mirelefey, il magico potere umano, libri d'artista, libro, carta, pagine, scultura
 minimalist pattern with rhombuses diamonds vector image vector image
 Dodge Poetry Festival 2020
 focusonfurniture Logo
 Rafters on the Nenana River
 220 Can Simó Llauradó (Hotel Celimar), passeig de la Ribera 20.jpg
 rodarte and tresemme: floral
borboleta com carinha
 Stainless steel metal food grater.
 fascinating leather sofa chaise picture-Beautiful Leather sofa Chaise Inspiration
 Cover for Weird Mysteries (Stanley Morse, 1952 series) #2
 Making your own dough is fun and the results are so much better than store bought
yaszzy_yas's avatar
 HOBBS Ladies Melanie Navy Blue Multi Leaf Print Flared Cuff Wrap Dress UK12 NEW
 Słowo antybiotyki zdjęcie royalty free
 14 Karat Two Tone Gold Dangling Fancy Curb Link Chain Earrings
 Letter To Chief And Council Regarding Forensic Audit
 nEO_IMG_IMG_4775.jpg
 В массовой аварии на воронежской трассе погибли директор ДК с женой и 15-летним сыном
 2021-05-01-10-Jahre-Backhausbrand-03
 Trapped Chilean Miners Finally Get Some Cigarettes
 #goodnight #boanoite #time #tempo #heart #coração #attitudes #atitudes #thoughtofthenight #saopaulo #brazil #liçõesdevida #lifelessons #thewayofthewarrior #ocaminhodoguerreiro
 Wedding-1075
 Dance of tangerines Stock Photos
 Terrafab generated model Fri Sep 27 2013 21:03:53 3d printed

## WHAT YOU NEED TO DO:
Begin at the line above that has "Stainless steel metal food grater." and stop after the line that has "Słowo antybiotyki zdjęcie royalty free", copying each line exactly and adding nothing else.

## RESULT:
 Stainless steel metal food grater.
 fascinating leather sofa chaise picture-Beautiful Leather sofa Chaise Inspiration
 Cover for Weird Mysteries (Stanley Morse, 1952 series) #2
 Making your own dough is fun and the results are so much better than store bought
yaszzy_yas's avatar
 HOBBS Ladies Melanie Navy Blue Multi Leaf Print Flared Cuff Wrap Dress UK12 NEW
 Słowo antybiotyki zdjęcie royalty free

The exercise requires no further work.